Maybe it’s my age, or my 21 years at WSU, that increasingly draws me toward trying to understand our past. On the other hand, it is also true that in tough times, we are drawn to the past—and not always just for nostalgic comfort.
Any time a story reaches beneath the surface, the past intrudes. Nothing, after all, emerges from a vacuum, and research about that past always leads toward understanding and insight. As Hannelore Sudermann notes in her story about Northwest architecture, what we are as a university and what much of the region looks like depend very much on President Enoch A. Bryan’s ambition—and continues in spite of the battles between one-time friends Ernest Holland and UW president Henry Suzzallo, who with a cost-conscious legislature tried fiercely to suppress WSC’s ambition.

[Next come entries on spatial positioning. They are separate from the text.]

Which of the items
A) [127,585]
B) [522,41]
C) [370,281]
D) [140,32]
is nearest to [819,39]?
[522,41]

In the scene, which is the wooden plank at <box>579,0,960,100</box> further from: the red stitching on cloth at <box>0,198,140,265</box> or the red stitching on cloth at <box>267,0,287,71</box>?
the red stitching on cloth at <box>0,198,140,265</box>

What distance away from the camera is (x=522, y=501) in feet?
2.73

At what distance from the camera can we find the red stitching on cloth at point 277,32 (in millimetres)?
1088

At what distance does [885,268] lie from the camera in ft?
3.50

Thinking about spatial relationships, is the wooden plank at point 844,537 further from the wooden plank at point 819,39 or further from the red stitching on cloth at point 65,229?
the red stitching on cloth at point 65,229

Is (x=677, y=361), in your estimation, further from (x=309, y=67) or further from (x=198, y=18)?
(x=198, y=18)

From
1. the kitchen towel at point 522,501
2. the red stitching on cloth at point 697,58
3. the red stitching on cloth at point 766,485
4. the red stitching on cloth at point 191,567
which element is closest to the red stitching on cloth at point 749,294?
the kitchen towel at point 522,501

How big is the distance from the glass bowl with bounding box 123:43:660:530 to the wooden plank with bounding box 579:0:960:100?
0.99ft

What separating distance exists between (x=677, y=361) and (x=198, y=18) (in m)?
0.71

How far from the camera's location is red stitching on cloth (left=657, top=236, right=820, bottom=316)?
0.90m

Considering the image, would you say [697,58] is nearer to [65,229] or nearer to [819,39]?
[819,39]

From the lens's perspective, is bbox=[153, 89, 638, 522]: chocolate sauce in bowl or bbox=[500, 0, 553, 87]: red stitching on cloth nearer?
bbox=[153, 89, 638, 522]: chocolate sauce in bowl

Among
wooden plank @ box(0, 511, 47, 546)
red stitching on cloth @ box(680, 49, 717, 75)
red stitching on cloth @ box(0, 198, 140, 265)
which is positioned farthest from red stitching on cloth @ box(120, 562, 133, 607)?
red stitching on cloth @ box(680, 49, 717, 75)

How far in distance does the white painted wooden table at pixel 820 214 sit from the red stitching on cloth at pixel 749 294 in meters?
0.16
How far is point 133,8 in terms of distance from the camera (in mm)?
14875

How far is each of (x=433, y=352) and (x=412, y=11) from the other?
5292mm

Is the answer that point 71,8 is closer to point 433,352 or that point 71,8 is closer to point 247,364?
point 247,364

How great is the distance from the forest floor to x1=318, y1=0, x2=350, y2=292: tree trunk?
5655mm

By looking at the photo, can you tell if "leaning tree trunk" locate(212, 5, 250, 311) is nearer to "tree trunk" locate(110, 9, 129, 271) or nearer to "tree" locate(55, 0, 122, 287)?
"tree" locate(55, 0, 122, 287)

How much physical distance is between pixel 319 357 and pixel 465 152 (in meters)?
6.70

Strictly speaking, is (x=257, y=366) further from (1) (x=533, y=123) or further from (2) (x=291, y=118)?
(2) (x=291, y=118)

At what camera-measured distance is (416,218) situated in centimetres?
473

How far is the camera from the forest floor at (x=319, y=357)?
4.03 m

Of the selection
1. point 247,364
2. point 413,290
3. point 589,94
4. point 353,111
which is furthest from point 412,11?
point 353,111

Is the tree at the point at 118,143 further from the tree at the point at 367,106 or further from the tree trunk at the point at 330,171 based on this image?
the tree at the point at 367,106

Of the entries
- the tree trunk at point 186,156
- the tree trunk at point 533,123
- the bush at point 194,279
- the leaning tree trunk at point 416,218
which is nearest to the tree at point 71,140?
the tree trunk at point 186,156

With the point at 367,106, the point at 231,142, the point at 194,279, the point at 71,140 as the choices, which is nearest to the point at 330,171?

That was 90 years ago.
Hannelore also writes about Worth Griffin, who was head of the art program when Clarence Schuchman was a student here. Griffin was commissioned by President Holland to tour the Northwest and paint portraits of notable Northwesterners. His portraits included those of many Indians, and he organized a summer artists’ colony in Nespelem. What we’re left with are portraits of those who might otherwise have been entirely lost to memory.
Eric Sorensen and I reach into the deep past, he millions of years farther than the mere ten thousand years of my story. As indirect as the subjects might be, however, they became the subjects of study here, woven into the intellectual tapestry that makes a university.
Finally, a World War II memoir by French-born Nicole Taflinger ’66, ’68 tells the enormously romantic story of how she met her husband Gordon Taflinger, who had to ask General George Patton permission to marry her and eventually came to WSU to teach business administration, the two of them adding tremendously to the texture of our collective story.
His financial points out of the way, Clarence Schuchman actually spends most of his letter recalling his musical experience here. If you look in the 1936 Chinook, you’ll find him just in front of the timpani, one of three French horns in the orchestra.
After extolling the ear and talent of Harold Wheeler, Mr. Schuchman recalls a mysterious Mr. Havlicek who came to WSC, late of the Boston Symphony, which he had to leave because of an injured finger.
One day, Schuchman recalls, Mr. Havlicek borrowed a violin and played the Largo movement from Dvorak’s New World symphony, “while we all sat there with our mouths open. I have yet to hear a more wonderful performance from any concert stage.”
Thanks to Mr. Schuchman, now we can hear it, too, resonating through his memory across the decades, part of the score to a rich and wondrous story.